§ Given request
Reproduce every line of the entries below, switching the word "clock" for "timepiece" and leaving everything else unchanged. Omit the pictures from your answer.

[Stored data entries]
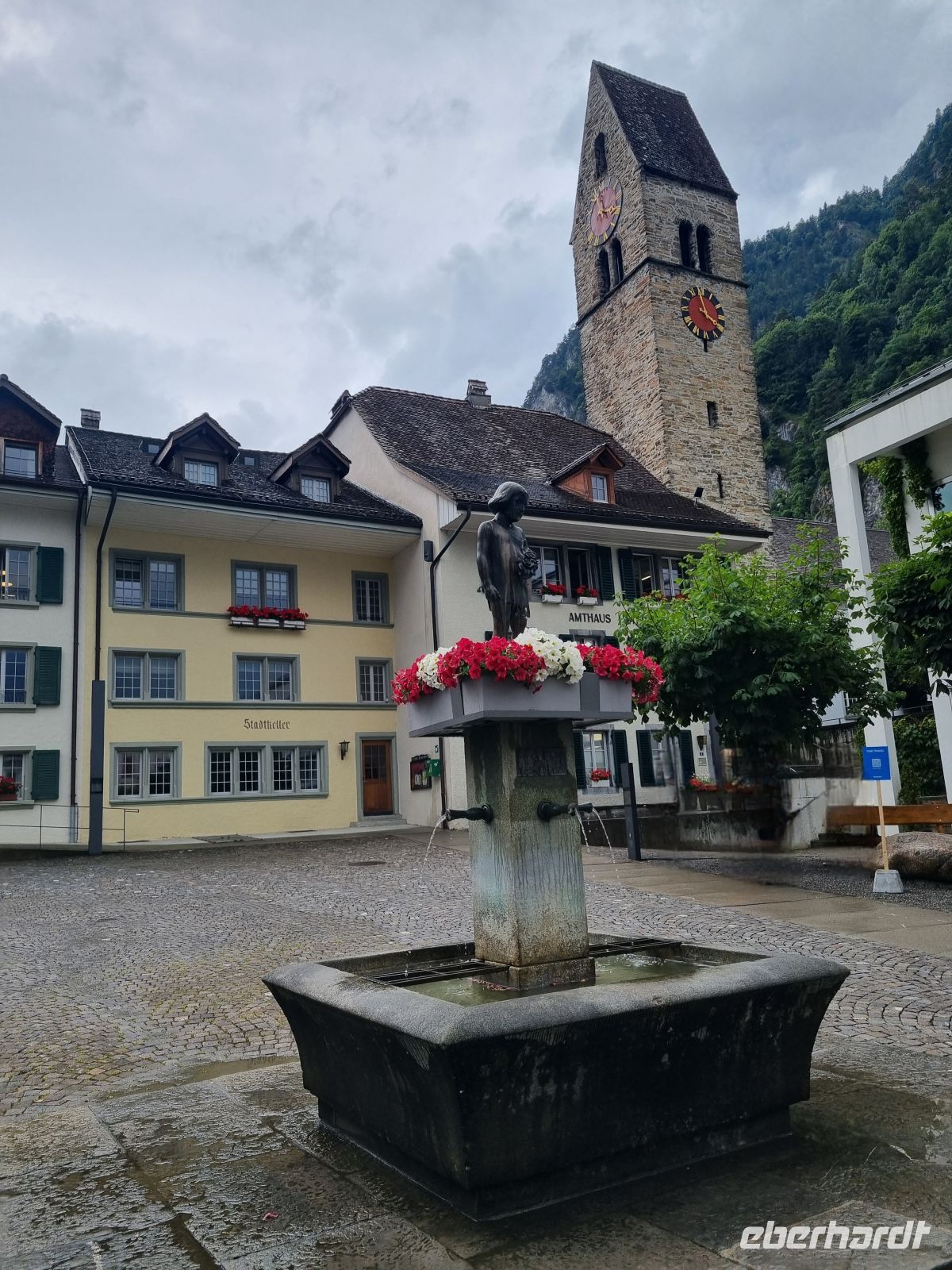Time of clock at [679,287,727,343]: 3:58
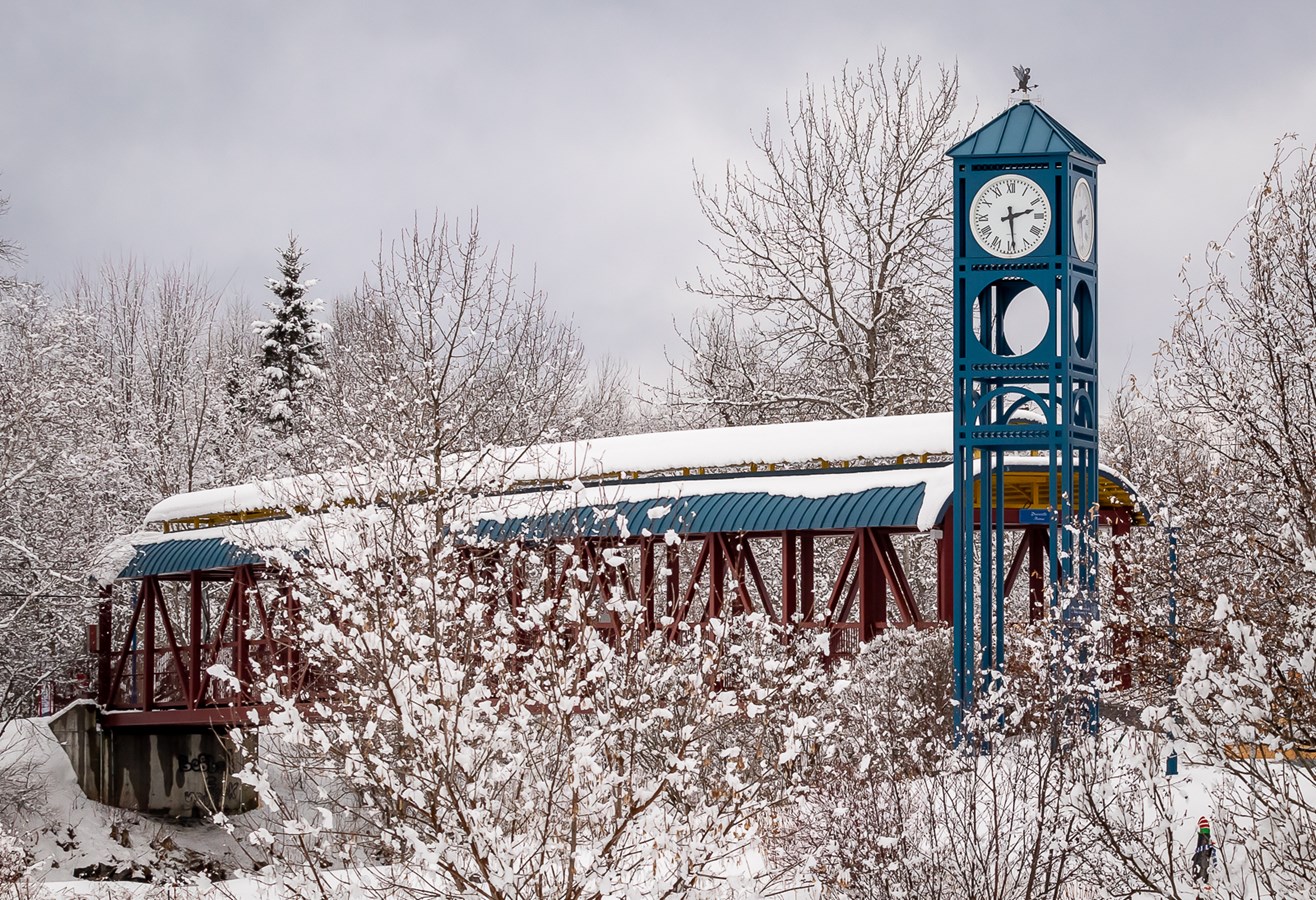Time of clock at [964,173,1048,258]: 2:29
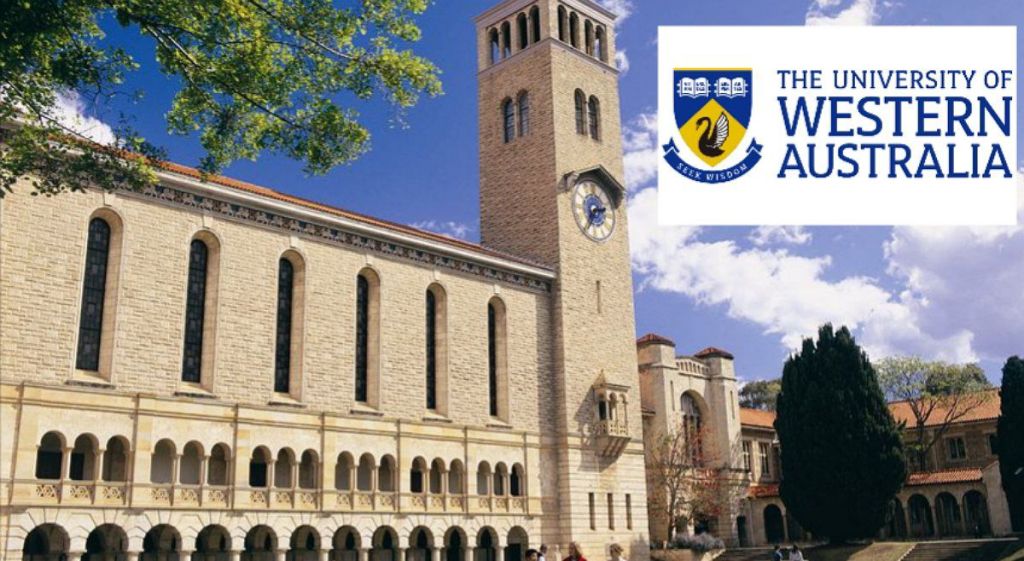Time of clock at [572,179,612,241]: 2:35
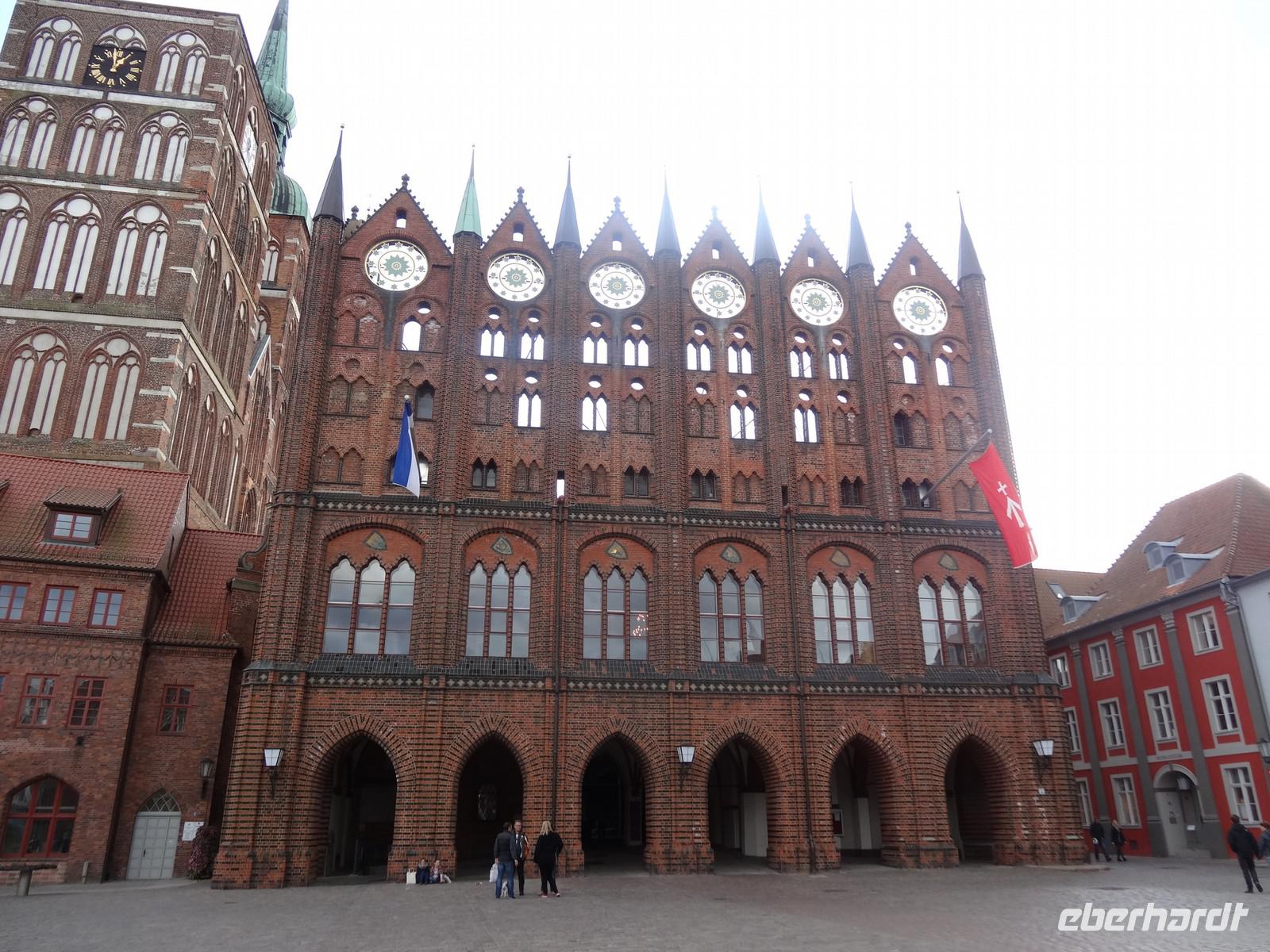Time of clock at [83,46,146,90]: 12:58
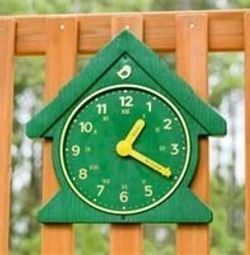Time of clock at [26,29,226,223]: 1:20
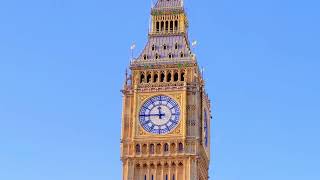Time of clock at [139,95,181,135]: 11:45
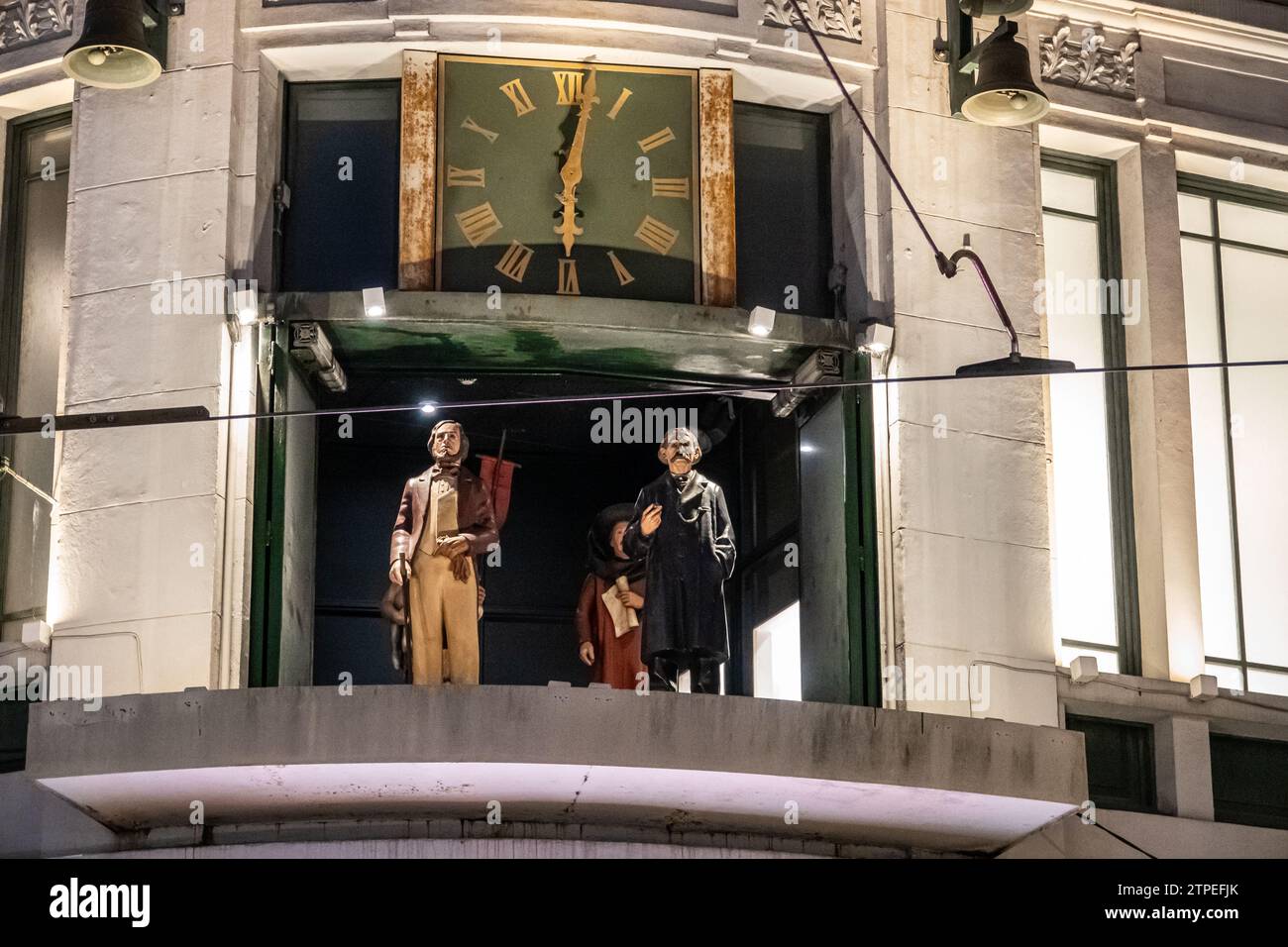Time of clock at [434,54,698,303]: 6:01
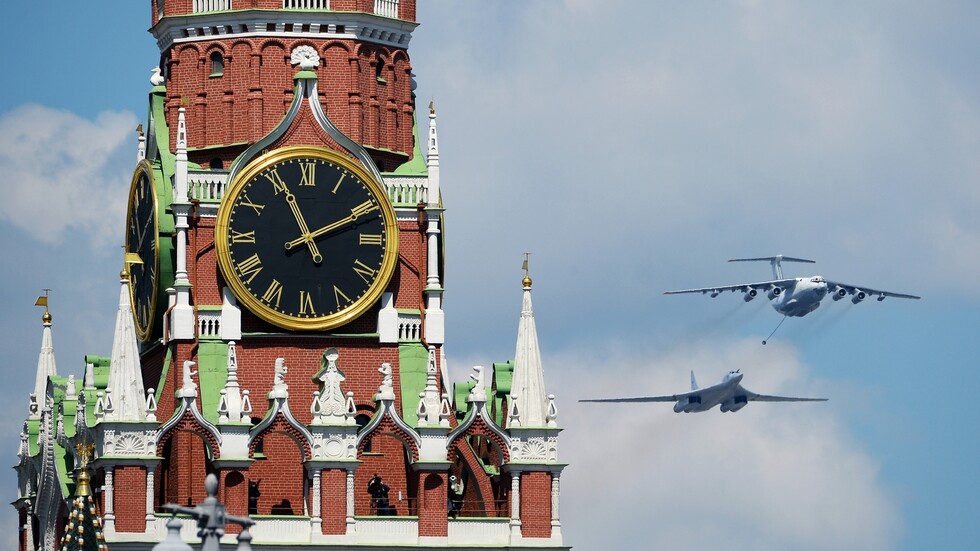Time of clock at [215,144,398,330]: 11:10
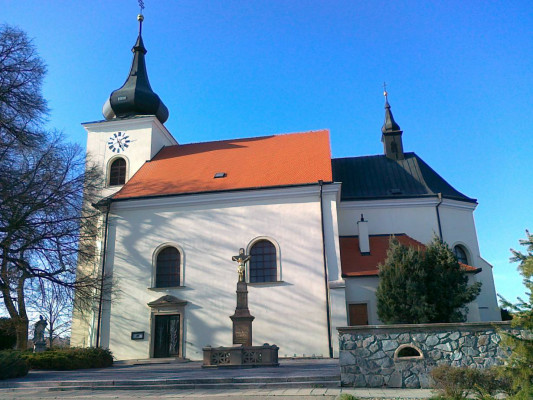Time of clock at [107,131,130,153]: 5:08
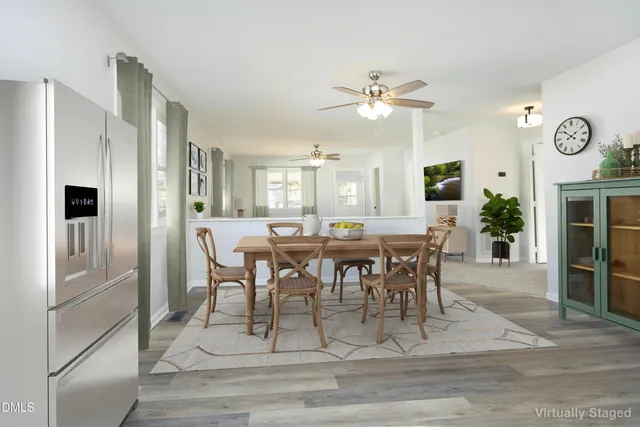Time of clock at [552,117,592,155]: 1:51
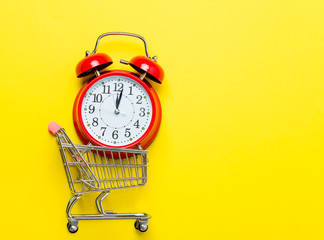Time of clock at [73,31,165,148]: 12:01
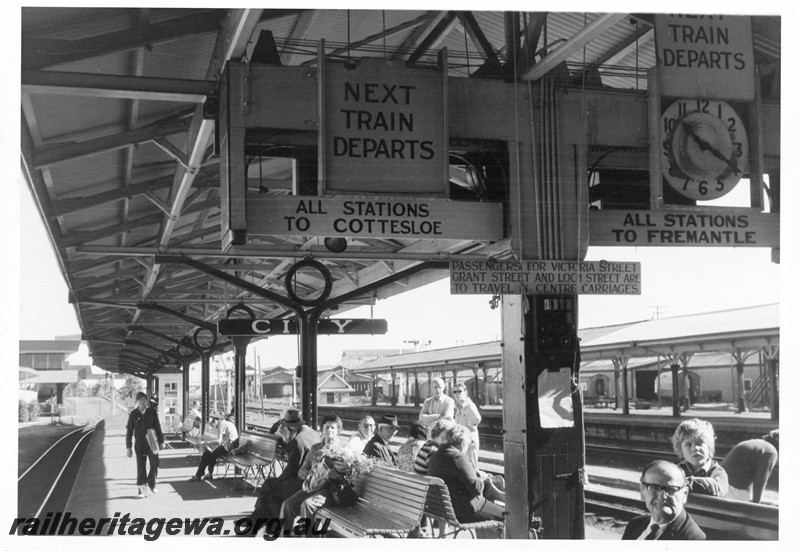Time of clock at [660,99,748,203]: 10:20
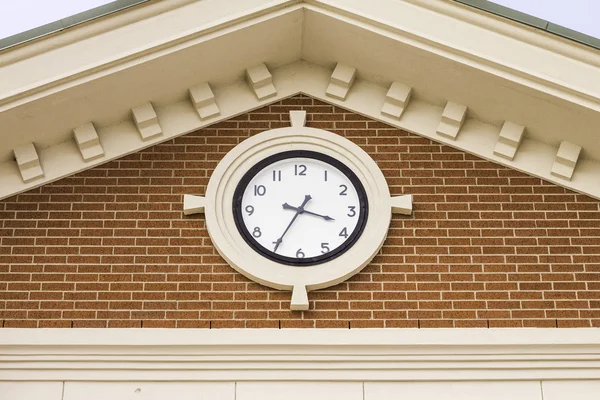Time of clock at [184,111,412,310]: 3:34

§ Finished task
Time of timepiece at [679,287,727,343]: 3:58
Time of timepiece at [964,173,1048,258]: 2:29
Time of timepiece at [572,179,612,241]: 2:35
Time of timepiece at [83,46,146,90]: 12:58
Time of timepiece at [26,29,226,223]: 1:20
Time of timepiece at [139,95,181,135]: 11:45
Time of timepiece at [434,54,698,303]: 6:01
Time of timepiece at [215,144,398,330]: 11:10
Time of timepiece at [107,131,130,153]: 5:08
Time of timepiece at [552,117,592,155]: 1:51
Time of timepiece at [73,31,165,148]: 12:01
Time of timepiece at [660,99,748,203]: 10:20
Time of timepiece at [184,111,412,310]: 3:34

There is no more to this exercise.